The songs that really caught my ears fall somewhere between the trip-hop of Portishead, the Krishna-hop of Oxygene 23 and the dubby-fuzz of Baby Fox. This translates into smoldering beats, lingering female vocals provided by Amy Trujillo, and a dizzying array of background ephemera. The songs, however, cover a range of styles so broad and surprising that it’s difficult to believe this is the same guy who burst into the spotlight with the annoying whine of "Insane in the Membrane". The opening track, "I Know", sounds like a lost Pink Floyd song; it opens with a slow guitar line draped with hovering feedback. Eventually, this is joined by a pulsing bass, a tasteful rhythm and Trujillo’s breathy vocals. The results are stunning.
"Rain" delves into stylish Brit-rock, combining Josh Todd (ex-Buckcherry) with an easy rolling beat and strings, and finishing up with a children’s choir in a move that is guaranteed to bring a smile to your face. There's even a tribute to Aphex Twin's noise and rhythm experiments ("Blip"). The track that comes closest to Muggs's other work is "Gone For Good", a menacing number that drips with the greasy vibe that Ice Cube strove for but missed on his War and Peace albums. The hip-hop, however, is entirely dominated by numbers like "Morta" -- which, through Trujillo’s vocals, invokes a feminine Nick Cave sensation.

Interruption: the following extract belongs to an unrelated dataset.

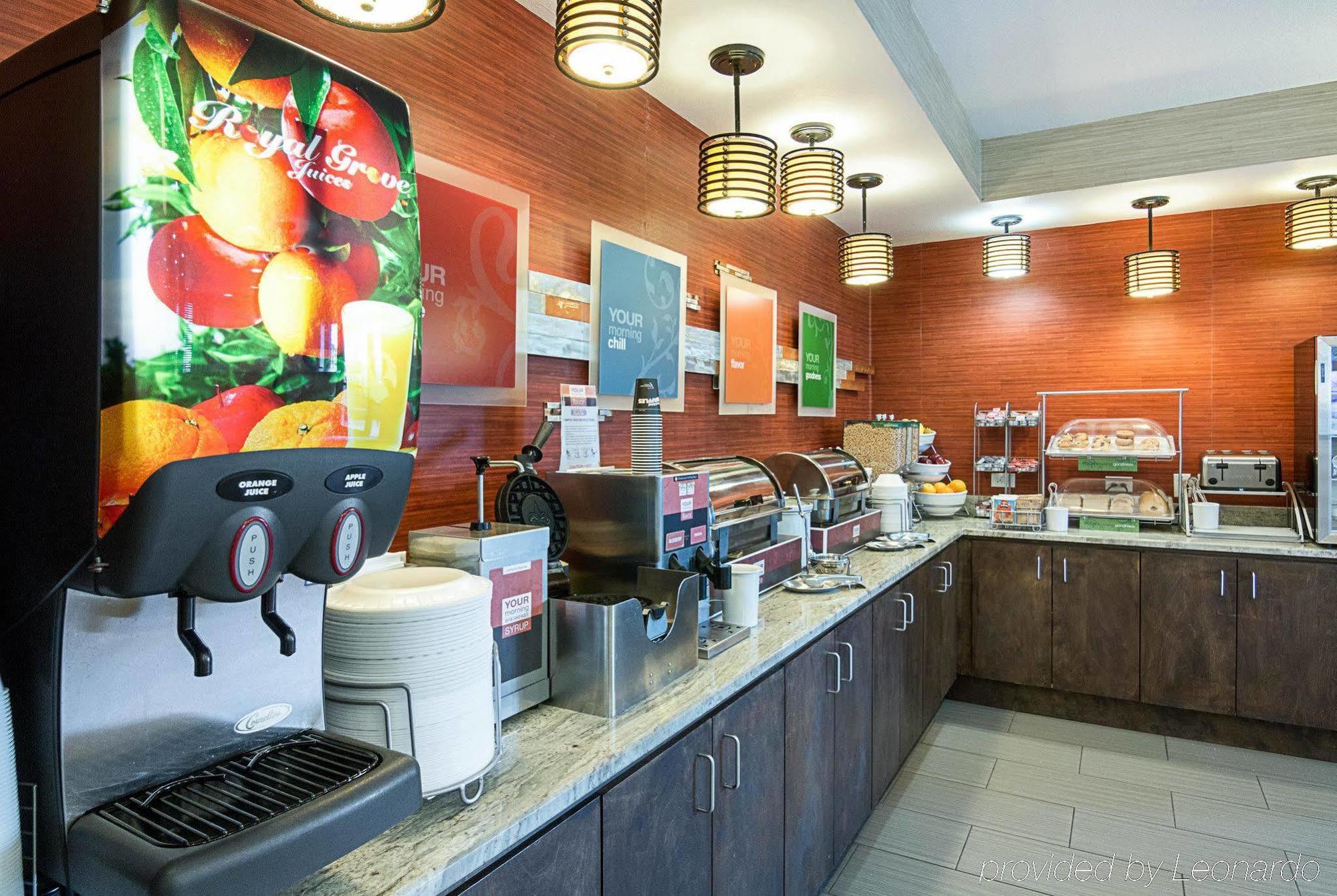 Comfort Suites Natchitoches Εξωτερικό φωτογραφία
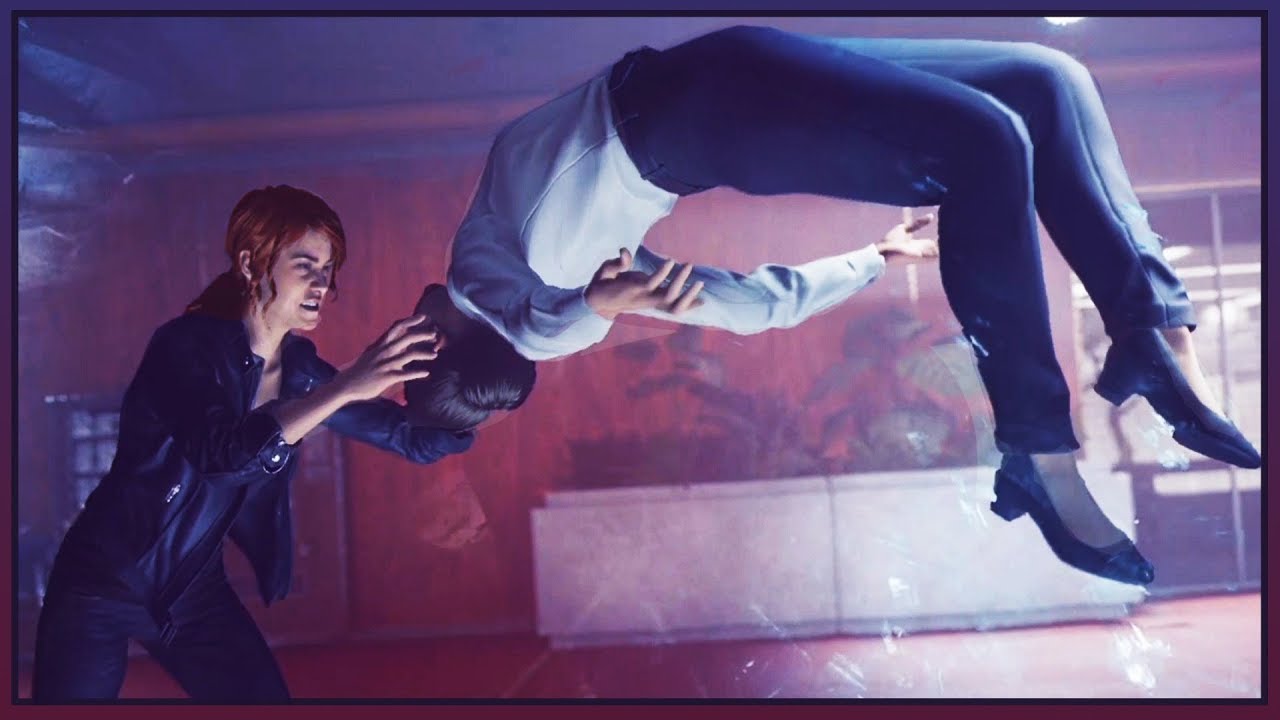 CONTROL, UN JUEGO INCREIBLE (YA DISPONIBLE)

In fact, Trujillo’s efforts here deserve particular mention. Combining grit and grace, her vocals tap into the vibe of such artists as Jane Jensen, Ruby, and Beth Gibbons. If you like those sounds (I’m an absolute sucker for them), Dust will be a must-by.
While the lack of MCs will disappoint the more single-minded Cypress Hill fans, Muggs's use of a broader range of vocalists (including the Afghan Whigs’ Greg Dulli on the haunting "Fat City") has made it possible for him to expand what he does with his music. In the process, using inventive sounds and solid structures, he has created a damn fine album.